Question
If $$O,\,P$$ are the points $$\left( {0,\,0,\,0} \right),\,\left( {2,\,3,\, - 1} \right)$$ respectively, then what is the equation to the plane through $$P$$ at right angles to $$OP\,?$$
A.
$$2x + 3y + z = 16$$
B.
$$2x + 3y - z = 14$$
C.
$$2x + 3y + z = 14$$
D.
$$2x + 3y - z = 0$$
Answer :
$$2x + 3y - z = 14$$
Solution :
Since, coordinates of points $$O$$ and $$P$$ are $$\left( {0,\,0,\,0} \right)$$ and $$\left( {2,\,3,\, - 1} \right)$$ respectively.

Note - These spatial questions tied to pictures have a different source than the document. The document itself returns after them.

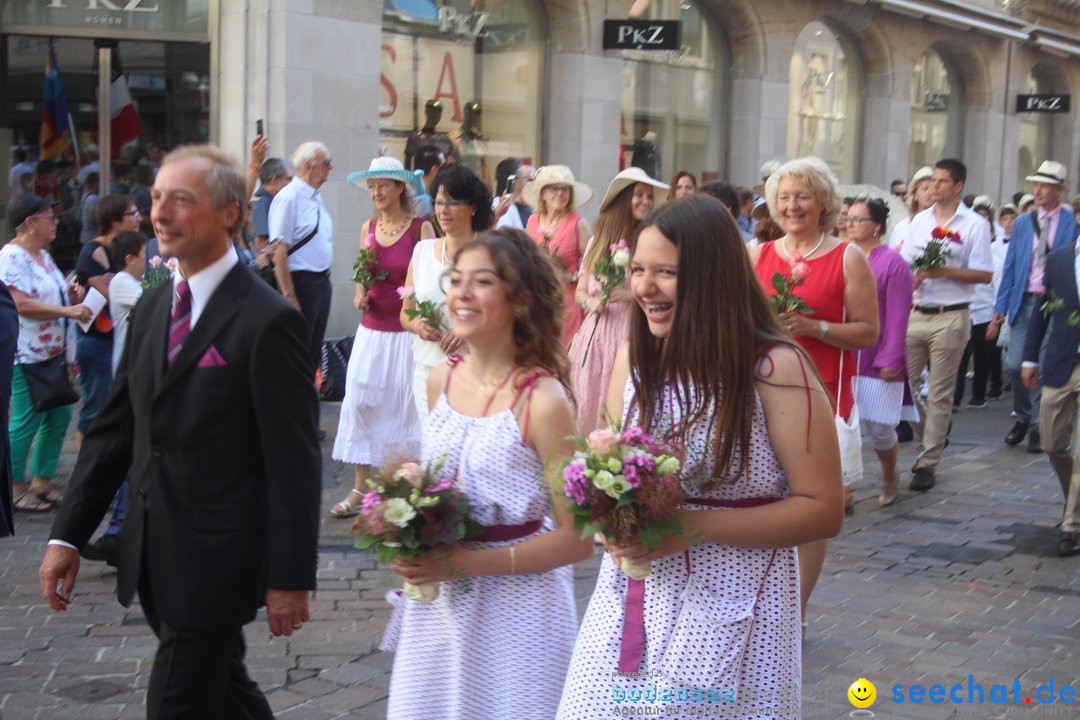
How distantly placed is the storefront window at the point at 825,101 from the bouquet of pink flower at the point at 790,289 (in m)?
15.9

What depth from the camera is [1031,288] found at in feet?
38.6

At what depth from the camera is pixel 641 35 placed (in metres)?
17.2

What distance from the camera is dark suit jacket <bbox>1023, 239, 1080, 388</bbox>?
7.81 metres

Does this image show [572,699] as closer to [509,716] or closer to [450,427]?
[509,716]

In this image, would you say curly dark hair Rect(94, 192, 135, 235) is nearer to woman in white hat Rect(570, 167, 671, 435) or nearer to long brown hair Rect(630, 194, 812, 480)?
woman in white hat Rect(570, 167, 671, 435)

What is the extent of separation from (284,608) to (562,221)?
563cm

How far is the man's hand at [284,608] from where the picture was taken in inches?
141

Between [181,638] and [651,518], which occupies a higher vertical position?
[651,518]

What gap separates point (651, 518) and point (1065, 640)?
13.4 feet

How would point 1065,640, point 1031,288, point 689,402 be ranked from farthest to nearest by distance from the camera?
1. point 1031,288
2. point 1065,640
3. point 689,402

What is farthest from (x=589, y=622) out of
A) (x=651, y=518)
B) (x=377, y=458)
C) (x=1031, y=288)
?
(x=1031, y=288)

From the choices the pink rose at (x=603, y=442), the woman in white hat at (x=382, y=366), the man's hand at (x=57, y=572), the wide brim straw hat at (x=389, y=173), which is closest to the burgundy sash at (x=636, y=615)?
the pink rose at (x=603, y=442)

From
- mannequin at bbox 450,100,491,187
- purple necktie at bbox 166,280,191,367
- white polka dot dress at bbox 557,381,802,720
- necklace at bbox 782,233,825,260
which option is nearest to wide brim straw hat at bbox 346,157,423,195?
necklace at bbox 782,233,825,260

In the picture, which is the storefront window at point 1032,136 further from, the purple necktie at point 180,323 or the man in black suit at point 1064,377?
the purple necktie at point 180,323
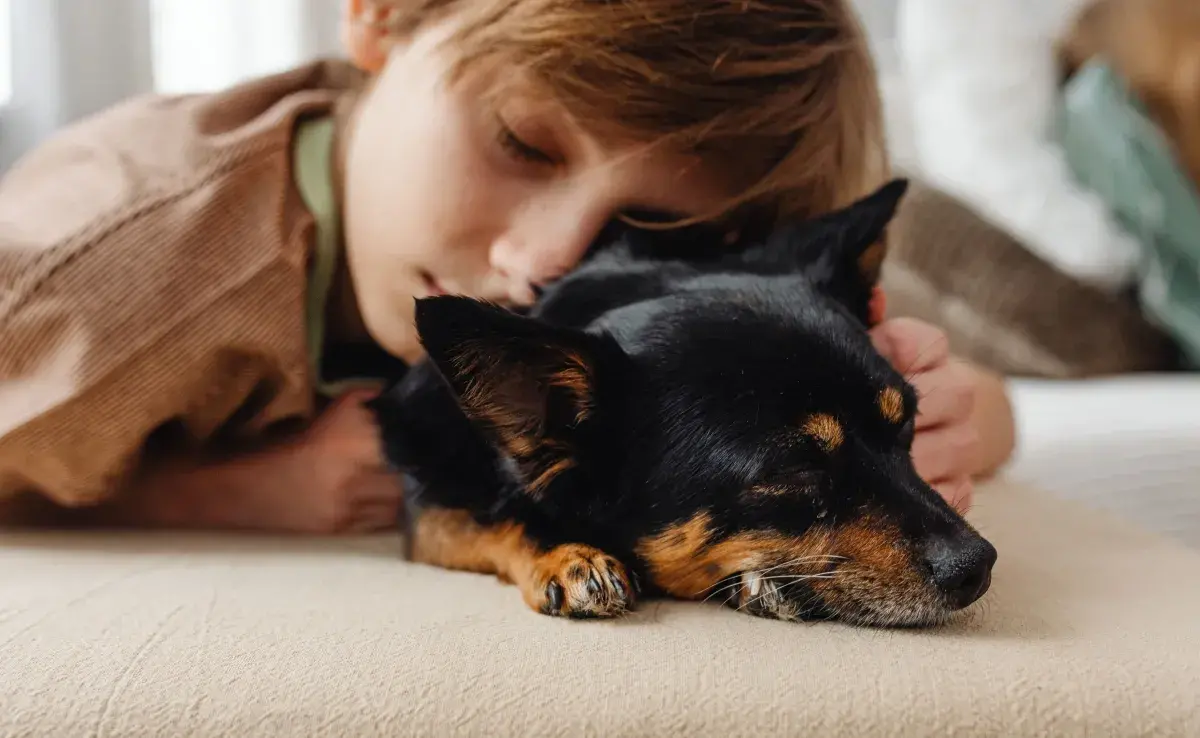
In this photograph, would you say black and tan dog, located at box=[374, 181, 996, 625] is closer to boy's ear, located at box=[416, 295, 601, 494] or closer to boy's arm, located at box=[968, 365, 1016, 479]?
boy's ear, located at box=[416, 295, 601, 494]

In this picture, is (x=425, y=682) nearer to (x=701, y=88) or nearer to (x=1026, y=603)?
(x=1026, y=603)

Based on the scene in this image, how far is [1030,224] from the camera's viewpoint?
94.0 inches

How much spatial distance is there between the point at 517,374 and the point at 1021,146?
2.01 m

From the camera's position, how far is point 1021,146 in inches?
96.9

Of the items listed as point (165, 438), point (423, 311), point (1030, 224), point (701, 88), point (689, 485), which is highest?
point (701, 88)

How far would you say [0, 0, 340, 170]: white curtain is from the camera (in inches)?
78.9

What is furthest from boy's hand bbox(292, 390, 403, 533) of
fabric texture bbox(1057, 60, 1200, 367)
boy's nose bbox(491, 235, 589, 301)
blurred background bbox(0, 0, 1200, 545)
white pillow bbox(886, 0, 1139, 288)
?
fabric texture bbox(1057, 60, 1200, 367)

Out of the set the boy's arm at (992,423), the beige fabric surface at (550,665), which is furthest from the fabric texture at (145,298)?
the boy's arm at (992,423)

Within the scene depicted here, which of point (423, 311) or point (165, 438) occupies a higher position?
point (423, 311)

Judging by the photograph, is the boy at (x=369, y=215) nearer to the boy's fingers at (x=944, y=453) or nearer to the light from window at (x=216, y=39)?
the boy's fingers at (x=944, y=453)

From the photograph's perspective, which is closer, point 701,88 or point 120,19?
point 701,88

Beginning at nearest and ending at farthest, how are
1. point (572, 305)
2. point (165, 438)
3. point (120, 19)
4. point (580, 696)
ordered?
point (580, 696) < point (572, 305) < point (165, 438) < point (120, 19)

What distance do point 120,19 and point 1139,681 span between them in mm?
2205

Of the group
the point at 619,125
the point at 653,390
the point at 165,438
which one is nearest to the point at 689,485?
the point at 653,390
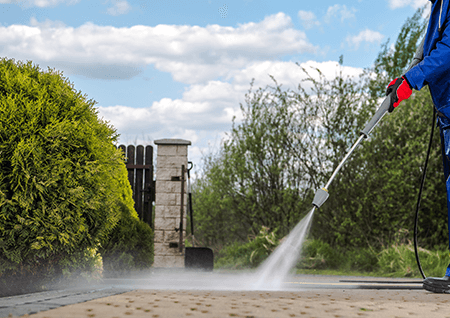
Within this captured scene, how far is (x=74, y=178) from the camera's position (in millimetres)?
4387

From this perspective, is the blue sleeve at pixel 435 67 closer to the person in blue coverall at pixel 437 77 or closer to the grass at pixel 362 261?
the person in blue coverall at pixel 437 77

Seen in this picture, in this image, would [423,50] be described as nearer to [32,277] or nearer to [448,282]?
[448,282]

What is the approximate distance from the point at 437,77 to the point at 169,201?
15.5 ft

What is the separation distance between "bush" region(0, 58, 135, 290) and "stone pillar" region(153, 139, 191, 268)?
2.66m

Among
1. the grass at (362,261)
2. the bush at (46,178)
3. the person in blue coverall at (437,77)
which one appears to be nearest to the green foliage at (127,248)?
the bush at (46,178)

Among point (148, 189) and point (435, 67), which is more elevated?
point (435, 67)

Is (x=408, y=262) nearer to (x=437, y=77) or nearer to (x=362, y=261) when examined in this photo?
(x=362, y=261)

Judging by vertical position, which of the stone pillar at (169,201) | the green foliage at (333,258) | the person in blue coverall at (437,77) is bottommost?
the green foliage at (333,258)

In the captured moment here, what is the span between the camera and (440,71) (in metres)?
3.82

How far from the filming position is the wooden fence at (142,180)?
8859 millimetres

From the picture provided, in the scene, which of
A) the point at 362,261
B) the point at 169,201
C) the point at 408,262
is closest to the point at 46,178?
the point at 169,201

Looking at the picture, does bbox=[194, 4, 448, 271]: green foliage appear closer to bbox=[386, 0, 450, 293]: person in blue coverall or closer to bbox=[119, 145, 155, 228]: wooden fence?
bbox=[119, 145, 155, 228]: wooden fence

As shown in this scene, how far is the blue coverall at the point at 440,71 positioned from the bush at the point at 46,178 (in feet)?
10.5

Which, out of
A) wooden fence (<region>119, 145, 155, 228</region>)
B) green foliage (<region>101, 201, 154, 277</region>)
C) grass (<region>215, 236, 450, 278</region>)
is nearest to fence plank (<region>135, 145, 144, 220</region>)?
wooden fence (<region>119, 145, 155, 228</region>)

Direction ratios of $$OP$$ are $$\left\langle {2,\,3,\, - 1} \right\rangle $$
The plane is perpendicular to $$OP.$$
So, its equation is $$2x + 3y - z + d = 0......\left( {\text{i}} \right)$$
Since, this plane passes through $$\left( {2,\,3,\, - 1} \right);$$
$$\eqalign{
& 2 \times 2 + 3 \times 3 - 1 \times - 1 + d = 0 \cr
& \Rightarrow 4 + 9 + 1 + d = 0 \cr
& \Rightarrow d = - 14 \cr} $$
On putting the value of $$d$$ in equation $$\left( {\text{i}} \right)$$
$$\eqalign{
& 2x + 3y - z - 14 = 0 \cr
& \Rightarrow 2x + 3y - z = 14 \cr} $$
which is required equation of plane.